» **THE INPUT**

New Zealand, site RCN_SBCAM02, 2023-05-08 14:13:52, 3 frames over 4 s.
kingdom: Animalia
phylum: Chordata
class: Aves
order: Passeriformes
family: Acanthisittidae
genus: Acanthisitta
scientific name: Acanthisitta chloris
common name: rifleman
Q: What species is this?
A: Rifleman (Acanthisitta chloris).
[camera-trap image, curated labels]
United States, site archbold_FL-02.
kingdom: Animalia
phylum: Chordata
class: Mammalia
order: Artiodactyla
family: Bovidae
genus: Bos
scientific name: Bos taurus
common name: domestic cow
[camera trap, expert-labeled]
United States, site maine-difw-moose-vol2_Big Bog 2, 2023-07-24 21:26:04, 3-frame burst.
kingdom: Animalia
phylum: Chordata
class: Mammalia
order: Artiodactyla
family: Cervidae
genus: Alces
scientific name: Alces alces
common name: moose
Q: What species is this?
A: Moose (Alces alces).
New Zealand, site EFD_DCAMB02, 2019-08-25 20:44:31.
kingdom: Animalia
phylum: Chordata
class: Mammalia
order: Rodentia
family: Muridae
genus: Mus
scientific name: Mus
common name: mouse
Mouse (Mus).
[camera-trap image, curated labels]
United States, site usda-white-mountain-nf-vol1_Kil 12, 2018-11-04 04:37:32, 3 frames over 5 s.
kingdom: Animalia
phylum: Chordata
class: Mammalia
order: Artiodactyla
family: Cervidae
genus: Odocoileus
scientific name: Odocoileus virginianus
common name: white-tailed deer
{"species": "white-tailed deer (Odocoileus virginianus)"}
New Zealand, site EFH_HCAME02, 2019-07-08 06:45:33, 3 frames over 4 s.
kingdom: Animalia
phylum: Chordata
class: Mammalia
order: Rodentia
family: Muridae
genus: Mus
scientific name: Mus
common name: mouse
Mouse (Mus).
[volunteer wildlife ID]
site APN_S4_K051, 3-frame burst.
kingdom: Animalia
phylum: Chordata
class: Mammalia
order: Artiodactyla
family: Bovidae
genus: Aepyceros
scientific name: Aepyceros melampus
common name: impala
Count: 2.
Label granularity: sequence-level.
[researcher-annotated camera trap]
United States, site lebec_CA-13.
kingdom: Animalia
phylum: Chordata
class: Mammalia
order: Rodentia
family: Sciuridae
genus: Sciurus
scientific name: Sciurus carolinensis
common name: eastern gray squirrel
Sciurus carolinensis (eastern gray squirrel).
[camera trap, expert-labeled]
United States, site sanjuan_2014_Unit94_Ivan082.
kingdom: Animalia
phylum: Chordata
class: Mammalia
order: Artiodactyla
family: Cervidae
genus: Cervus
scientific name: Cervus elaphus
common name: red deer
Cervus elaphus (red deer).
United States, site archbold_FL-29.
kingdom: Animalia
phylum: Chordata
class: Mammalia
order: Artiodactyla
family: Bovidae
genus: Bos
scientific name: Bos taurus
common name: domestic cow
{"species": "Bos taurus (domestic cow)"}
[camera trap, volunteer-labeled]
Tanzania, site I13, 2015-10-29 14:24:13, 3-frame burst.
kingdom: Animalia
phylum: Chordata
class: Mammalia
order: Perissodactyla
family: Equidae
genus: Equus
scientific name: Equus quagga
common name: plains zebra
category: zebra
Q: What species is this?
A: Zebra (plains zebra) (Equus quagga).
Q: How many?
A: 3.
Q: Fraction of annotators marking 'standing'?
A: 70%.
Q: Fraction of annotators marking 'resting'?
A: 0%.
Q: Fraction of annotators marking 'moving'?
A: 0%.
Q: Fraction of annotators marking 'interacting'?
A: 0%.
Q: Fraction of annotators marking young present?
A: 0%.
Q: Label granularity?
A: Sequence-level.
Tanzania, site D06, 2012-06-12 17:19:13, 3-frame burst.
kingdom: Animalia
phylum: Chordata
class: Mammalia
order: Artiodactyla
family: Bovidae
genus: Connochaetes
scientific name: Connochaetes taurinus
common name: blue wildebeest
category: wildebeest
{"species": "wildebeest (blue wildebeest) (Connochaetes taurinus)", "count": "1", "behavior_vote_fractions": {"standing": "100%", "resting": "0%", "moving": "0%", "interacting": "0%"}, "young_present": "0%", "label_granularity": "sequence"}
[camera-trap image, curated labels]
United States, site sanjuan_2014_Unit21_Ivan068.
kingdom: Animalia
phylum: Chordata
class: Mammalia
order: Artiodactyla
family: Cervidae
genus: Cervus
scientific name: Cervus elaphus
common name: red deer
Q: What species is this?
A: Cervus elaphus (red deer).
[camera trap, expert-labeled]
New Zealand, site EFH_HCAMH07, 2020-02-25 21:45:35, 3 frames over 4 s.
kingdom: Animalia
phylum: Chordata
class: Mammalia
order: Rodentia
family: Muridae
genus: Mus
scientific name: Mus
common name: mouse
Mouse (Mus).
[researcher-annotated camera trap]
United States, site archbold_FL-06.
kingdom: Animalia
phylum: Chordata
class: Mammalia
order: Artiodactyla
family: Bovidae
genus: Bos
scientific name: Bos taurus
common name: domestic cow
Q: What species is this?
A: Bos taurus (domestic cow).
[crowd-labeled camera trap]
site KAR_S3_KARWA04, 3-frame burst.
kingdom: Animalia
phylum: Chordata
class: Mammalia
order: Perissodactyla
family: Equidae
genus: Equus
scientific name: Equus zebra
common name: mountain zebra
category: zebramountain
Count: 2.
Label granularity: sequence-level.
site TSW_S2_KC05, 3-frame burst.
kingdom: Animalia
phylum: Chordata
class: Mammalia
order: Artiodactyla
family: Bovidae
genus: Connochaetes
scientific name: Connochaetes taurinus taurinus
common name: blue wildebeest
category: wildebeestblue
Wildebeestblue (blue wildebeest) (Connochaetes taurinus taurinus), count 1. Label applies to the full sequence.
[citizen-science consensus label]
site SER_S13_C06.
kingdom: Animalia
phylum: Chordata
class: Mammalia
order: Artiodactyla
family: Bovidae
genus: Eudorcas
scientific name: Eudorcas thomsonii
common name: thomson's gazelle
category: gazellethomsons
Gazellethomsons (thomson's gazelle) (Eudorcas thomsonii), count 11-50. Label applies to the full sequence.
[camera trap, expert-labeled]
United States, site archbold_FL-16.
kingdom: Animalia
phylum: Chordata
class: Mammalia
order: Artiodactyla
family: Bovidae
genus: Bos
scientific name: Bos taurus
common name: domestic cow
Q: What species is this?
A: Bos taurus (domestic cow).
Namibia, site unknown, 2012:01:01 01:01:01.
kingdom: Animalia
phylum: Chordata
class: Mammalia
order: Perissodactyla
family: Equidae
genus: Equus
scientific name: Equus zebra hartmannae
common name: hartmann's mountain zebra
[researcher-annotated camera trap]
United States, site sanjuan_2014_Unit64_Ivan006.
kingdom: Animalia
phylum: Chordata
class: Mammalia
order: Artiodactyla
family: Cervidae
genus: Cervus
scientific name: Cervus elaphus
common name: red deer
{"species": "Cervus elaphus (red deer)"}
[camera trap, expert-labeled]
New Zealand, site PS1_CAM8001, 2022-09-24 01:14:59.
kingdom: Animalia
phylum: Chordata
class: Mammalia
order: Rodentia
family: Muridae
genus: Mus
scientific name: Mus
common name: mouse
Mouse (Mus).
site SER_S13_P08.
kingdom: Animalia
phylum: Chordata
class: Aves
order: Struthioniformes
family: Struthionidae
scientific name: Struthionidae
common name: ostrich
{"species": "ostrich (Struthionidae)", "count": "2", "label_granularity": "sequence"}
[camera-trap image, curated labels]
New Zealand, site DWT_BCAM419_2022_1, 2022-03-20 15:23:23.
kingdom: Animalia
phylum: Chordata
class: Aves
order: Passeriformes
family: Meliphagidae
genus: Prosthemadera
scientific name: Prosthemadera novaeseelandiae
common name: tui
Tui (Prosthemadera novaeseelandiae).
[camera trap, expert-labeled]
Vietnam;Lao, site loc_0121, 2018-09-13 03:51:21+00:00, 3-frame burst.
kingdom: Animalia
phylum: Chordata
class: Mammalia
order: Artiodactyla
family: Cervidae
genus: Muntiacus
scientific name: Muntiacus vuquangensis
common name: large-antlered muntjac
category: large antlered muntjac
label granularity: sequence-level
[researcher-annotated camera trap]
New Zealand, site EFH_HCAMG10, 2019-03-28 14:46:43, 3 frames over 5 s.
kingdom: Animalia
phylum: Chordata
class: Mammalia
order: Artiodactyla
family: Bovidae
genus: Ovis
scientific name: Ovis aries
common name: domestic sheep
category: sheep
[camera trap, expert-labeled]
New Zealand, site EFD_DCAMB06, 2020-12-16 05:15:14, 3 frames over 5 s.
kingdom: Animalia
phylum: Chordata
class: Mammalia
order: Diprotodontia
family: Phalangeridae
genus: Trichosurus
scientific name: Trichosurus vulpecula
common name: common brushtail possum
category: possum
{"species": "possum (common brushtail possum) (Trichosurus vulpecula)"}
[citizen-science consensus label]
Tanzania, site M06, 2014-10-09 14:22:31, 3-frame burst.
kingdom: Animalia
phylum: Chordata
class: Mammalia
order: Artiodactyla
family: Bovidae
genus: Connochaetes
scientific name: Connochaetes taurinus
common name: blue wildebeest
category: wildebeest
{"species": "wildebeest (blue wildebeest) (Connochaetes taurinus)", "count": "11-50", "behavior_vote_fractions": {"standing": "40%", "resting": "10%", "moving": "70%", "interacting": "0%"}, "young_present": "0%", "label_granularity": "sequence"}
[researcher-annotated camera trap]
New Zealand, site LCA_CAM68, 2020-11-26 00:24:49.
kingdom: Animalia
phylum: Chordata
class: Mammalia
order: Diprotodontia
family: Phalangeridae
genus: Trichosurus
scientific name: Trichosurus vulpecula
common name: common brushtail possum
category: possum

» **DESCRIPTION OF THE TASK**
Lines after the one containing "common name: moose" are not wanted; repeat exactly each line above from the first up to and including it.

» **ANSWER FOR THE TASK**
New Zealand, site RCN_SBCAM02, 2023-05-08 14:13:52, 3 frames over 4 s.
kingdom: Animalia
phylum: Chordata
class: Aves
order: Passeriformes
family: Acanthisittidae
genus: Acanthisitta
scientific name: Acanthisitta chloris
common name: rifleman
Q: What species is this?
A: Rifleman (Acanthisitta chloris).
[camera-trap image, curated labels]
United States, site archbold_FL-02.
kingdom: Animalia
phylum: Chordata
class: Mammalia
order: Artiodactyla
family: Bovidae
genus: Bos
scientific name: Bos taurus
common name: domestic cow
[camera trap, expert-labeled]
United States, site maine-difw-moose-vol2_Big Bog 2, 2023-07-24 21:26:04, 3-frame burst.
kingdom: Animalia
phylum: Chordata
class: Mammalia
order: Artiodactyla
family: Cervidae
genus: Alces
scientific name: Alces alces
common name: moose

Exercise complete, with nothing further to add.